Can you lay out everything in the listing, from its first line down to the line containing "house roof, located at box(144, 160, 174, 177) →", as a Markdown table with a Number column and a Line column? Include both of those end lines, number the rows, and leave out blank lines.

::::::::::

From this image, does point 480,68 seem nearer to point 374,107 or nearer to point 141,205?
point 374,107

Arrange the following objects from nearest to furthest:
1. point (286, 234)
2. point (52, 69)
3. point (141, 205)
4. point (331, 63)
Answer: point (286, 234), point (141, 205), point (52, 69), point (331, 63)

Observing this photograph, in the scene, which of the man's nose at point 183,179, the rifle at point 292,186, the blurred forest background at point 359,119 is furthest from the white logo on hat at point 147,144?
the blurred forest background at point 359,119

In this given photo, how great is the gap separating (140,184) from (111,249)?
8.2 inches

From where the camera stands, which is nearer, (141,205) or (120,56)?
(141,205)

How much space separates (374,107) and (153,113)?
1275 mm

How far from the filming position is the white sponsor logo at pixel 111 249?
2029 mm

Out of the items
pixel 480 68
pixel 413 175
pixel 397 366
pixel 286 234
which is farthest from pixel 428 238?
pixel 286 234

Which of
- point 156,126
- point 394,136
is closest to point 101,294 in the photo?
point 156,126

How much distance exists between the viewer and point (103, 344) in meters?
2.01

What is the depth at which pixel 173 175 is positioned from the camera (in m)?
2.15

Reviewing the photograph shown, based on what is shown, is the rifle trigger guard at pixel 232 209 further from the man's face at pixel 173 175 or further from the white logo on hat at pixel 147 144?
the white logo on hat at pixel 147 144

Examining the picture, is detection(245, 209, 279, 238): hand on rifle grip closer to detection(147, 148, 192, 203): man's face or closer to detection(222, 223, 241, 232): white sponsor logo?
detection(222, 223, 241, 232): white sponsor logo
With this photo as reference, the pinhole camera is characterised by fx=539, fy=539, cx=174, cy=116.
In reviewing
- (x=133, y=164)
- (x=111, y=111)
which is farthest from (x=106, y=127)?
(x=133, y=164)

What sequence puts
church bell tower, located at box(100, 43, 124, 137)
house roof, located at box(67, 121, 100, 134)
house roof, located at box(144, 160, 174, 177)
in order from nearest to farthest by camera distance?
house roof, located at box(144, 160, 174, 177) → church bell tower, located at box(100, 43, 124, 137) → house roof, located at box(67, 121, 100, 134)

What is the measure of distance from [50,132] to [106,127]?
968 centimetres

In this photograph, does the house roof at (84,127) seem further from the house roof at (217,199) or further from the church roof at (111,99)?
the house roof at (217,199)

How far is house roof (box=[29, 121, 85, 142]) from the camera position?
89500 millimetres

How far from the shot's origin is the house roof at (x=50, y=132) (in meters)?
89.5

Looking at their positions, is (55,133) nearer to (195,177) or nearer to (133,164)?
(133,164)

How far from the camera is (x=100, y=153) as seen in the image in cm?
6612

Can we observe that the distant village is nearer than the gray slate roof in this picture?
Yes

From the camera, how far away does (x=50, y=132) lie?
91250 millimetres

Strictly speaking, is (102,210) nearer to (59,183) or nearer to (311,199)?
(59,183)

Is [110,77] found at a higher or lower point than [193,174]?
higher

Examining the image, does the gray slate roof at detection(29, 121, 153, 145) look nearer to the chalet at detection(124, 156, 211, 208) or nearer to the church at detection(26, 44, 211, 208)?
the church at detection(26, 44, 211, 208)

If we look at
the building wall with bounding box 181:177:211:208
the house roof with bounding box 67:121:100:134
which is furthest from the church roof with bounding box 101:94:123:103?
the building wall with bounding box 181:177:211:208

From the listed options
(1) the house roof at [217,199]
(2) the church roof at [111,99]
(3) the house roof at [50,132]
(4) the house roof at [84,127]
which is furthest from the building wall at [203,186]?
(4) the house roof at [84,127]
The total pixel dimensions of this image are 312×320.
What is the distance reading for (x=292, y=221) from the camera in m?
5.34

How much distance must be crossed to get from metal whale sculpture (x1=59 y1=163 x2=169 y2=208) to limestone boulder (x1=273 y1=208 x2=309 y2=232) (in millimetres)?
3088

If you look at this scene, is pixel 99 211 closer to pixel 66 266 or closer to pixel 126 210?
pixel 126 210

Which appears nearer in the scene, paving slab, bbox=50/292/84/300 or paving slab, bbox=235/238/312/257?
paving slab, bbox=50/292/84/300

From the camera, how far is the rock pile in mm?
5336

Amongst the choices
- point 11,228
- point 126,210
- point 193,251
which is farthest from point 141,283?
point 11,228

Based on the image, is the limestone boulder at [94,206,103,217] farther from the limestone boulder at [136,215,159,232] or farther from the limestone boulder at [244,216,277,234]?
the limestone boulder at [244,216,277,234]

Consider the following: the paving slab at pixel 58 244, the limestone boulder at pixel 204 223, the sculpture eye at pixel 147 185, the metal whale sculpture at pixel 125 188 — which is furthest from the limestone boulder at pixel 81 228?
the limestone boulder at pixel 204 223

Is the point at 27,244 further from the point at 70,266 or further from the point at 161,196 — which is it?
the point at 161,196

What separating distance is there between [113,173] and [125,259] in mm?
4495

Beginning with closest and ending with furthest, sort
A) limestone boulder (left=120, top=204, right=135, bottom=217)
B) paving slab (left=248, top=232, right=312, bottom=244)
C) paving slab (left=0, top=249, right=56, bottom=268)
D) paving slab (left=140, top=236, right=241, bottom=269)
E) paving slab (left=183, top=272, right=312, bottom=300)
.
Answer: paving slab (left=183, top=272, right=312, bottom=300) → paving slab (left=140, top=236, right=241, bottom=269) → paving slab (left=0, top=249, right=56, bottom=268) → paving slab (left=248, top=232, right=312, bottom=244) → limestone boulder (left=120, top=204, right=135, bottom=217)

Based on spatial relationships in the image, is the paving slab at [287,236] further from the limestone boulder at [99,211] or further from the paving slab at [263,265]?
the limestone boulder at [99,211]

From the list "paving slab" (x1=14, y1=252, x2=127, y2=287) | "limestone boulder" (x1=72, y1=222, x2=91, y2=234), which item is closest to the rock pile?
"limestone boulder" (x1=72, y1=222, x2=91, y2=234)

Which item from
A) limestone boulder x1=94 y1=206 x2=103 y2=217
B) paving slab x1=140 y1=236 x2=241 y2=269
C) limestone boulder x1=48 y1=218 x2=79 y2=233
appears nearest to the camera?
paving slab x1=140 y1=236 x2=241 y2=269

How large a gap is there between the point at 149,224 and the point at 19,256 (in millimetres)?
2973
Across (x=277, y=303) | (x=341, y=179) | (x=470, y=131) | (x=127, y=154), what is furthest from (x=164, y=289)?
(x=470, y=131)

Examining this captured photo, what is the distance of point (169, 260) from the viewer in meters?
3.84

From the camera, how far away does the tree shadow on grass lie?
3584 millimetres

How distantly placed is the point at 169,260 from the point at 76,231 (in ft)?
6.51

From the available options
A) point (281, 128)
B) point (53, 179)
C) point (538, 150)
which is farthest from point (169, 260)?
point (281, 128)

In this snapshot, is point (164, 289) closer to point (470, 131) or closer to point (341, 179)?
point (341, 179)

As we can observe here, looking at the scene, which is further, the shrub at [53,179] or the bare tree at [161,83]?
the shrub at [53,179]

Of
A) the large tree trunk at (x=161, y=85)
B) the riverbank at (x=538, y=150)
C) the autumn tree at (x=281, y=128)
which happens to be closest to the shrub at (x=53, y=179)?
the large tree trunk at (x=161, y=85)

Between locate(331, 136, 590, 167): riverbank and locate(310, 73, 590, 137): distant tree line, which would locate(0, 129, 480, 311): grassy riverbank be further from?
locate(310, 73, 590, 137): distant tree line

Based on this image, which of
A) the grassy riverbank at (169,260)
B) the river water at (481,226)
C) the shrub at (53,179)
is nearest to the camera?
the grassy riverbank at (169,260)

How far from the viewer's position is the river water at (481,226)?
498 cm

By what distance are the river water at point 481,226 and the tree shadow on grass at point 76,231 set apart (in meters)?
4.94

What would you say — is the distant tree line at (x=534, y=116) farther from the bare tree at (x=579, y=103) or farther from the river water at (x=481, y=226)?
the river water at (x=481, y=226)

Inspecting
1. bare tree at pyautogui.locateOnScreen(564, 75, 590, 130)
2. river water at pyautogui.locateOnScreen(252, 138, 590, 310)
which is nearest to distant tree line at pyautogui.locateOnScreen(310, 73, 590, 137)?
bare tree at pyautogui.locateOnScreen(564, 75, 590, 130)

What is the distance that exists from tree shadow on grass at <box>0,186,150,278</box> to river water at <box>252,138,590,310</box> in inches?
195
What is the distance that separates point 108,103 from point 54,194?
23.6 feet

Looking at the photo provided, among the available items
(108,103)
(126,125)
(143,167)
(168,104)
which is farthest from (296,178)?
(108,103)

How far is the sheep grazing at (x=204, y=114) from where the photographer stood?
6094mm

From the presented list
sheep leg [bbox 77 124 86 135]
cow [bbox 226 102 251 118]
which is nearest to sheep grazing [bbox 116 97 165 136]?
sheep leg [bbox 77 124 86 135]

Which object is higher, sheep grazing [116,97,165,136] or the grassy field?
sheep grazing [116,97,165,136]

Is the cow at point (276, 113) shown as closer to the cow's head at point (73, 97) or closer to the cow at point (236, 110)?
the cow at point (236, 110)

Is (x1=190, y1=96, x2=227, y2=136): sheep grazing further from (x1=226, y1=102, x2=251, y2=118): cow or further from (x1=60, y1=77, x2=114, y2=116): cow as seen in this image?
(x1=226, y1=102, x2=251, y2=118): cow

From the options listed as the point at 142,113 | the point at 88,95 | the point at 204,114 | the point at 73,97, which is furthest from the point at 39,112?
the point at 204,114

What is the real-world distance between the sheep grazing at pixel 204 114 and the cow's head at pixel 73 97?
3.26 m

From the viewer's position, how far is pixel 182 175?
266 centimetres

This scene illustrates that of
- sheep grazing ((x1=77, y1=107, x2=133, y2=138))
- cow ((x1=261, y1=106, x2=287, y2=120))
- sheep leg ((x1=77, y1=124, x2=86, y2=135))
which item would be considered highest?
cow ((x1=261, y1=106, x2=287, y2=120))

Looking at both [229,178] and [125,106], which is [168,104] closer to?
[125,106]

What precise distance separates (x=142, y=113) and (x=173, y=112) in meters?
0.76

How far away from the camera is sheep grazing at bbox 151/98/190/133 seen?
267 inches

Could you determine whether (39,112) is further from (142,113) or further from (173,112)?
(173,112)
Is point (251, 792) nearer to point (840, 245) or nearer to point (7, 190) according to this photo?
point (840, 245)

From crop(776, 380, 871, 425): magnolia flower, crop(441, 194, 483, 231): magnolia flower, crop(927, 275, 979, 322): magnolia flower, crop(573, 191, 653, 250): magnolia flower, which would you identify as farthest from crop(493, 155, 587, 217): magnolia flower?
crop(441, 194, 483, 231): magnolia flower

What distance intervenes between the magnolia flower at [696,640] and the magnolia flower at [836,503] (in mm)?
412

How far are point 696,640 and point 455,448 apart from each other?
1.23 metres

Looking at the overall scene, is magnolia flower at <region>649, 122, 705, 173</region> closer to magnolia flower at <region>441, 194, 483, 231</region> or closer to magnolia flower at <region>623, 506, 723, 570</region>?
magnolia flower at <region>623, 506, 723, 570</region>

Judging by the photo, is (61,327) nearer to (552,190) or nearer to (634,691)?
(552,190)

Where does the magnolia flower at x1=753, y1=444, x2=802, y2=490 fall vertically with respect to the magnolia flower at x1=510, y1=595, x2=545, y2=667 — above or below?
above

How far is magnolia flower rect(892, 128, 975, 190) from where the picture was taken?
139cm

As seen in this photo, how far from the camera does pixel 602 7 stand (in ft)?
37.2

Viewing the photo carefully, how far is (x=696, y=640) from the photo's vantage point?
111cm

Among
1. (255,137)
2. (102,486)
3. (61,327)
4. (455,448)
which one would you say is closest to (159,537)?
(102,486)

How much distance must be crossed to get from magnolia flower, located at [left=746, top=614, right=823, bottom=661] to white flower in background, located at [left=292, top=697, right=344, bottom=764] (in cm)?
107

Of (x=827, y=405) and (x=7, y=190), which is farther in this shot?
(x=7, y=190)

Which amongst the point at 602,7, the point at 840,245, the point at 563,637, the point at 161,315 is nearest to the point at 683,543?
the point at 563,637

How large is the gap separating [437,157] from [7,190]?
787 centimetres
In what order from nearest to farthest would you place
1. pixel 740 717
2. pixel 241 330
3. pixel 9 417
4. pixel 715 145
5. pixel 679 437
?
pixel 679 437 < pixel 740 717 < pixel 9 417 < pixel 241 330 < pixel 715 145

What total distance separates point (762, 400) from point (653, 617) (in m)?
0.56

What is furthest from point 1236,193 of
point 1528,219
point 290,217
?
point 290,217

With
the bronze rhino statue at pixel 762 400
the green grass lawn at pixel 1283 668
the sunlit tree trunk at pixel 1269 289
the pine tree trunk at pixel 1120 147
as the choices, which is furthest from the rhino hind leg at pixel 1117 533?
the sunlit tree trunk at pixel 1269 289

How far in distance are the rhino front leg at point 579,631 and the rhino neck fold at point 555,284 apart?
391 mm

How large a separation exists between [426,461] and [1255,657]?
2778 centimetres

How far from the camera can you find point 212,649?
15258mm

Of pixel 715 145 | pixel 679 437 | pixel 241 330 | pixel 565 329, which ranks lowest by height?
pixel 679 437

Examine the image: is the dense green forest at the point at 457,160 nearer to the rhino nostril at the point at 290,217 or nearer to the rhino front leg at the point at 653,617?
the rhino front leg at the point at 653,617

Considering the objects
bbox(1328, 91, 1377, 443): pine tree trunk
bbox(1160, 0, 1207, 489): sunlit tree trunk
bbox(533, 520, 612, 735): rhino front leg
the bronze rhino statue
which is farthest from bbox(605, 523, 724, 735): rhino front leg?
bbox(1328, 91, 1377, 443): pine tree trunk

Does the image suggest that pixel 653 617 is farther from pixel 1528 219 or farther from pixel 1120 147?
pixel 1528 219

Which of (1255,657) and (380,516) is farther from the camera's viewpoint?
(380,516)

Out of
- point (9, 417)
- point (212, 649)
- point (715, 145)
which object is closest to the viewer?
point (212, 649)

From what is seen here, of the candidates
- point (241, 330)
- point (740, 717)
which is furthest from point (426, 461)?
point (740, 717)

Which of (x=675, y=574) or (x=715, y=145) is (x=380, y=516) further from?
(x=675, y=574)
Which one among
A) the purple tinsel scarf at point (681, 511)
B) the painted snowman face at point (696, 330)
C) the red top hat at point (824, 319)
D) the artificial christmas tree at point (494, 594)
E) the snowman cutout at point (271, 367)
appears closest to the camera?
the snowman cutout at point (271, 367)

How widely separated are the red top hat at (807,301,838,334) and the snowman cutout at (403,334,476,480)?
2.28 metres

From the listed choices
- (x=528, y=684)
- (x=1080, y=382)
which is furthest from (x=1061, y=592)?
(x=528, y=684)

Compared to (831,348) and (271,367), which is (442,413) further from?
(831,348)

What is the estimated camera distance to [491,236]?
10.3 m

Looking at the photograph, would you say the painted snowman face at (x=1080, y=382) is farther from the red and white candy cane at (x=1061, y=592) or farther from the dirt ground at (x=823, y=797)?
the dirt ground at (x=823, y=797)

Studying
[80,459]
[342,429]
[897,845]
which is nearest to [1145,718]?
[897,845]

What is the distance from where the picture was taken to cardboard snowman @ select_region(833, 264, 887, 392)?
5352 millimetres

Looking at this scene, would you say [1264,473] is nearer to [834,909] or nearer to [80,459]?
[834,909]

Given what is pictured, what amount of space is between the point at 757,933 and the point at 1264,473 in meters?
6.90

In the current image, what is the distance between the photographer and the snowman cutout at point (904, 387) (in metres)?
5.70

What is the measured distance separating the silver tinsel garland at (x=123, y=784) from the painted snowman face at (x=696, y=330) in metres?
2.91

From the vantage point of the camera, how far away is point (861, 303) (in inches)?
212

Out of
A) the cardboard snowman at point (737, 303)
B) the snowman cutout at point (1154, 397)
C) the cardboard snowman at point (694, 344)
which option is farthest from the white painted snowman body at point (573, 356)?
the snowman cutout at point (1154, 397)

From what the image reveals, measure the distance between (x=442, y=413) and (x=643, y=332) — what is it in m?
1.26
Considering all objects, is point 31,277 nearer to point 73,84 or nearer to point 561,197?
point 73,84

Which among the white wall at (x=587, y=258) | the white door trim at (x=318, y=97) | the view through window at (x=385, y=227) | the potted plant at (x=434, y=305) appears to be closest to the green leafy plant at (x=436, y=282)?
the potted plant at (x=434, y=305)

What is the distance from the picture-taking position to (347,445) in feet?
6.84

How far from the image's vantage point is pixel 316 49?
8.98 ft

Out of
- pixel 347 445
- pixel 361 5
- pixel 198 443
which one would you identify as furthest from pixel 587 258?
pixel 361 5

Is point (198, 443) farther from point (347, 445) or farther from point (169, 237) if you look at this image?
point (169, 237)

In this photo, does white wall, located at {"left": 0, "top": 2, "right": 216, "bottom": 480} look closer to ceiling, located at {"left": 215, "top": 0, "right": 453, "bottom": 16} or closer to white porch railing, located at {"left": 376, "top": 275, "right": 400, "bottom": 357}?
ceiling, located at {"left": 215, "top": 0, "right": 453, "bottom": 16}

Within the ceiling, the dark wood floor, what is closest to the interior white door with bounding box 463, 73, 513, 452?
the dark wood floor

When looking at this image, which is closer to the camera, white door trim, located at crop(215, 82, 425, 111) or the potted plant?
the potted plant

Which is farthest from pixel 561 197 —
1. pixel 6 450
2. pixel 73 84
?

::::::::::

▶ Exercise output:
| Number | Line |
|---|---|
| 1 | From this image, does point 480,68 seem nearer to point 374,107 or nearer to point 141,205? |
| 2 | point 374,107 |
| 3 | Arrange the following objects from nearest to furthest: |
| 4 | 1. point (286, 234) |
| 5 | 2. point (52, 69) |
| 6 | 3. point (141, 205) |
| 7 | 4. point (331, 63) |
| 8 | Answer: point (286, 234), point (141, 205), point (52, 69), point (331, 63) |
| 9 | Observing this photograph, in the scene, which of the man's nose at point 183,179, the rifle at point 292,186, the blurred forest background at point 359,119 is furthest from the white logo on hat at point 147,144? |
| 10 | the blurred forest background at point 359,119 |
| 11 | In this given photo, how great is the gap separating (140,184) from (111,249)? |
| 12 | 8.2 inches |
| 13 | From where the camera stands, which is nearer, (141,205) or (120,56)? |
| 14 | (141,205) |
| 15 | How much space separates (374,107) and (153,113)? |
| 16 | 1275 mm |
| 17 | How far from the filming position is the white sponsor logo at pixel 111 249? |
| 18 | 2029 mm |
| 19 | Out of the items |
| 20 | pixel 480 68 |
| 21 | pixel 413 175 |
| 22 | pixel 397 366 |
| 23 | pixel 286 234 |
| 24 | which is farthest from pixel 428 238? |
| 25 | pixel 286 234 |
| 26 | Which of |
| 27 | - point 156,126 |
| 28 | - point 394,136 |
| 29 | is closest to point 101,294 in the photo? |
| 30 | point 156,126 |
| 31 | How much distance exists between the viewer and point (103, 344) in meters? |
| 32 | 2.01 |
| 33 | What is the depth at which pixel 173 175 is positioned from the camera (in m)? |
| 34 | 2.15 |
| 35 | Reviewing the photograph shown, based on what is shown, is the rifle trigger guard at pixel 232 209 further from the man's face at pixel 173 175 or further from the white logo on hat at pixel 147 144? |
| 36 | the white logo on hat at pixel 147 144 |
| 37 | Examining the picture, is detection(245, 209, 279, 238): hand on rifle grip closer to detection(147, 148, 192, 203): man's face or closer to detection(222, 223, 241, 232): white sponsor logo? |
| 38 | detection(222, 223, 241, 232): white sponsor logo |
| 39 | With this photo as reference, the pinhole camera is characterised by fx=539, fy=539, cx=174, cy=116. |
| 40 | In reviewing |
| 41 | - (x=133, y=164) |
| 42 | - (x=111, y=111) |
| 43 | which is farthest from (x=106, y=127)? |
| 44 | (x=133, y=164) |
| 45 | What sequence puts |
| 46 | church bell tower, located at box(100, 43, 124, 137) |
| 47 | house roof, located at box(67, 121, 100, 134) |
| 48 | house roof, located at box(144, 160, 174, 177) |
| 49 | in order from nearest to farthest by camera distance? |
| 50 | house roof, located at box(144, 160, 174, 177) → church bell tower, located at box(100, 43, 124, 137) → house roof, located at box(67, 121, 100, 134) |